Start of Extracted text

[Lingtyp] addressing the daughter as Mummy

Faruk Akkuş farukboun at gmail.com
Wed Sep 9 14:22:02 UTC 2020


Dear Sergey,

As Alan noted, this usage is attested in Arabic and Turkish; in fact,
different Arabic varieties make use of this usage in different ways, some
of which I list below.

Holes (1986, attached below) discusses a version which is used for
solidarity reference.
Mohammad (2014, also attached) looks at terms of endearment in Levantine
Arabic, which he calls "God-wishes".
My work
<https://cpb-us-w2.wpmucdn.com/web.sas.upenn.edu/dist/4/121/files/2020/09/glossa_mutable.pdf>
with Virginia Hill, which is to appear in *Glossa*, investigates this
construction in my variety of Arabic, Sason Arabic, in which the referents
of both the speaker and the addressee are expressed.

I also had a presentation
<https://cpb-us-w2.wpmucdn.com/web.sas.upenn.edu/dist/4/121/files/2020/09/WAFL12.pdf>
on the Turkish usage in WAFL 12. Leaving the technicalities aside, there I
showed that it is used in the context of an "affection"
relationship between the speaker and the addressee. I also mention Virginia
Hill's work on Romanian here.

For Zazaki, at least in my variety spoken in a few villages of Bitlis,
southeastern Turkey, it is similar to what Geoffrey Haig said about Kurdish
in a previous post, in that there needs to be a gender match.

End of Extracted text

### Work instruction 1:
Answer these questions from the message above:
(a) In which two languages does Alan note that this usage is attested?
(b) What does Mohammad call terms of endearment in Levantine Arabic?
(c) Where is the writer's variety of Zazaki spoken?
### Work instruction 2:
Quote the message from "For Zazaki, at" up to and including "a gender match.".
### Work instruction 3:
List every language or language variety that the message mentions by name.

Start of Record excerpts

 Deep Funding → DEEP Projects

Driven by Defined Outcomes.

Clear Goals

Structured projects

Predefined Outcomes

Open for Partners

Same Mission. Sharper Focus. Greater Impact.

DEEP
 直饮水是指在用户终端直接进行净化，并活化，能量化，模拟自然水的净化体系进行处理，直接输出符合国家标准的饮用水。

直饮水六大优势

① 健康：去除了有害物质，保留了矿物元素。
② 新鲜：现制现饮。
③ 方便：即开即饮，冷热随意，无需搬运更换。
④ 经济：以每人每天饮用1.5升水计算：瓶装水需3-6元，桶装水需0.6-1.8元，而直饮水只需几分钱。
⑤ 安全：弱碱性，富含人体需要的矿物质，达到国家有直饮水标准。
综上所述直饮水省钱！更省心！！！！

End of Record excerpts

### Output 1:
(a) Arabic and Turkish.
(b) "God-wishes."
(c) In a few villages of Bitlis, southeastern Turkey.

### Output 2:
For Zazaki, at least in my variety spoken in a few villages of Bitlis,
southeastern Turkey, it is similar to what Geoffrey Haig said about Kurdish
in a previous post, in that there needs to be a gender match.

### Output 3:
Arabic
Turkish
Levantine Arabic
Sason Arabic
Romanian
Zazaki
Kurdish